Pasaje proporcionado
<<<<

Pues bien, la tradición católica entiende que los Evangelios, también el de San Juan, hacen «creíbles» las palabras más «increíbles» de Cristo por la fuerza persuasiva de sus milagros, y que estos hechos prodigiosos son formidables «motivos de credibilidad». De este modo, en los relatos evangélicos, las palabras y los hechos de Jesús se iluminan y confirman mutuamente en su objetiva realidad histórica.

Así lo entienden los apóstoles al predicar el Evangelio, ya que muestran los milagros de Cristo como motivos de credibilidad absolutamente convicentes.

«Varones israelitas, escuchad estas palabras: Jesús de Nazaret, varón acreditado por Dios entre vosotros con milagros, prodigios y señales que Dios hizo por él en medio de vosotros, como vosotros mismos sabéis»... (Hch 2,22; cf. 10,37-39).

Concretamente, el evangelio de San Juan narra con mucho detalle unas pocas escenas de la vida de Jesús, en las que palabras formidables y hechos milagrosos se iluminan entre sí. Así, por ejemplo, Jesús se dice «pan vivo bajado del cielo», «verdadera comida», después de multiplicar los panes (Jn 6); se confiesa «luz del mundo», tras dar la vista a un ciego de nacimiento (9); se proclama «resurrección y vida de los hombres», después de resucitar un muerto de cuatro días (11).

>>>>

Datos recopilados
<<<<

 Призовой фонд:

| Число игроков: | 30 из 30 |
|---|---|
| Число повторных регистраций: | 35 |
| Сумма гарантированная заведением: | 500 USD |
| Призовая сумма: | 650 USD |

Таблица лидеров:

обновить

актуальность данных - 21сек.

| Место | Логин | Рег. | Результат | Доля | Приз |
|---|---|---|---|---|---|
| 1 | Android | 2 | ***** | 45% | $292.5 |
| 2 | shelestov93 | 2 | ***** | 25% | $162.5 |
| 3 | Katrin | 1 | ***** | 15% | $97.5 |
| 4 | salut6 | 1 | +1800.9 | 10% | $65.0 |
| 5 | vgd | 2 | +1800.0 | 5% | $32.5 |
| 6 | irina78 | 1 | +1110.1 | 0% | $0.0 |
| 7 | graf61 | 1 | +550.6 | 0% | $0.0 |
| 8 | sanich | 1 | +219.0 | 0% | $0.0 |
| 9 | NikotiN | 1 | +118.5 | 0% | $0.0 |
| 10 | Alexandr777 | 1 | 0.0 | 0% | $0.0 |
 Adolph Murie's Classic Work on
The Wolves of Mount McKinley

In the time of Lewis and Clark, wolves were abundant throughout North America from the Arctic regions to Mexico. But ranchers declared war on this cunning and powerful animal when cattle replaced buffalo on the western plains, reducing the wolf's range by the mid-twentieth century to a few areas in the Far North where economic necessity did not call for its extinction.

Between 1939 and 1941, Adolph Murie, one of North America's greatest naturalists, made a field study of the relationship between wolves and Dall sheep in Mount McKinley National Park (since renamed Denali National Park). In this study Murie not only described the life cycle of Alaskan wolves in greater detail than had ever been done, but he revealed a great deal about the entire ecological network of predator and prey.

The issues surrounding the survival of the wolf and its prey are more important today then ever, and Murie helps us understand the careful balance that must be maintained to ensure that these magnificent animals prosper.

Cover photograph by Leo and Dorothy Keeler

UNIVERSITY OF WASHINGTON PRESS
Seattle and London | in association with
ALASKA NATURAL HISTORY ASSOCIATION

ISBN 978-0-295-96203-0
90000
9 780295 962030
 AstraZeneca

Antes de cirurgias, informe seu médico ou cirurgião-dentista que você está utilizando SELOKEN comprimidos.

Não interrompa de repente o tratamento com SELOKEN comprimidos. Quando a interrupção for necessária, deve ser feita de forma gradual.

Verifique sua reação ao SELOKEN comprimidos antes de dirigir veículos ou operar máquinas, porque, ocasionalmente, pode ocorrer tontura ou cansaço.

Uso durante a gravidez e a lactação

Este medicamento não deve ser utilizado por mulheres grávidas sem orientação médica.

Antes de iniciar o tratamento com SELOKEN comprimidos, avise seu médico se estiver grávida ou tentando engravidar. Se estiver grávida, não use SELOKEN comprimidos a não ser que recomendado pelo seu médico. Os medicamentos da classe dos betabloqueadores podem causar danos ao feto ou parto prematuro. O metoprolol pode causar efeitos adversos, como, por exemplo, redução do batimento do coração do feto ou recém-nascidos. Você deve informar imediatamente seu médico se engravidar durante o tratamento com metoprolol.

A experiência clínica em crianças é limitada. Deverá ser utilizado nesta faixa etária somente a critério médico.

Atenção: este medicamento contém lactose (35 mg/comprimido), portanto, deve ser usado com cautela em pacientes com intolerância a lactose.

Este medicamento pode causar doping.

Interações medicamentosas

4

>>>>

Detalles del ejercicio
¿Puedes repetir sin cambios, del pasaje sobre los milagros de Cristo, todo lo que va desde «Pues bien, la» hasta «objetiva realidad histórica.»? Los ítems provienen de una fuente distinta.

Respuesta escrita
Pues bien, la tradición católica entiende que los Evangelios, también el de San Juan, hacen «creíbles» las palabras más «increíbles» de Cristo por la fuerza persuasiva de sus milagros, y que estos hechos prodigiosos son formidables «motivos de credibilidad». De este modo, en los relatos evangélicos, las palabras y los hechos de Jesús se iluminan y confirman mutuamente en su objetiva realidad histórica.